I asked the seller, a fair-haired woman, whether she could tell me what incarnation of Mary was depicted, but she could tell me nothing. All she could tell me was that the Christian churches were located off the Golden Horn. Perhaps someone could tell me more there. I left Istanbul with the mystery unresolved.
Back in Caunes, I looked at the image of the icon again and thought it might be of Our Lady Of Perpetual Help, a popular object of devotion among Roman and Eastern Catholics. I went to the Internet and sure enough, the image on the fridge magnet was a copy of the icon.

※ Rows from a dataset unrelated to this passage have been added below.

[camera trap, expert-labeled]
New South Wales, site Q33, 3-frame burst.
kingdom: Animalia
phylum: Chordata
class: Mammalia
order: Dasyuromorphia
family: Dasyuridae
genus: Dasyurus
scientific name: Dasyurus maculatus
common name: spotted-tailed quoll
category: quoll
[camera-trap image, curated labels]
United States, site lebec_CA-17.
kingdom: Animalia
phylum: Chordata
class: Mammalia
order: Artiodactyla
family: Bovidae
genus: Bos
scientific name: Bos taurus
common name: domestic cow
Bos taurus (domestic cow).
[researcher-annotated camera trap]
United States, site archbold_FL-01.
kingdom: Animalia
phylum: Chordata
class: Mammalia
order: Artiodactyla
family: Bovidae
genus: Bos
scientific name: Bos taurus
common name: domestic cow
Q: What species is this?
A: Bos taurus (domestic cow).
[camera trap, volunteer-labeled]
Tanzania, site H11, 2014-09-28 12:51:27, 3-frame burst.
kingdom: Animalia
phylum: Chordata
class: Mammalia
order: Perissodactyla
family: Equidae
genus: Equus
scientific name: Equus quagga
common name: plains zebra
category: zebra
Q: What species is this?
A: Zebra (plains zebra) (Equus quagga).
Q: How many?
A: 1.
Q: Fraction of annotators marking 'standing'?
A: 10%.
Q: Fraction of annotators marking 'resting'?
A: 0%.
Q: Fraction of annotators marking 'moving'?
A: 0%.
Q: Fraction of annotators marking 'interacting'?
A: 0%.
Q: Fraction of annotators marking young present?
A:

Here the story gets curiouser: Our Lady Of Perpetual Help is an icon painted in Crete and first exposed in San Mateo Church in Rome in 1499. (At the time, Crete formed part of the Republic of Venice.) "Why would someone manufacture a fridge magnet souvenir of Istanbul using a Cretan icon that hangs in a church in Rome?" you may ask.
The answer is, I think, that the icon of Our Lady Of Perpetual Help is a Byzantine icon, dear to Christians Roman, Greek, Russian and Oriental Orthodox. Byzantium/Constantinople/Istanbul was conquered by the Ottoman Turks in 1453; the icon was painted some time between 1325 and 1480 and it was well known: a parchment attached to the icon tells that it was brought to Rome after being stolen by a merchant traveling there from Crete.
So my little refrigerator magnet is a highly charged repository of Istanbul's Christian religious past as Constantinople. Yet the letters ISTANBUL on the souvenir's bottom place it firmly in the present--
As if to say, "Istanbul is for Christians, too. Our Lady Of Perpetual Help --PROTECT US."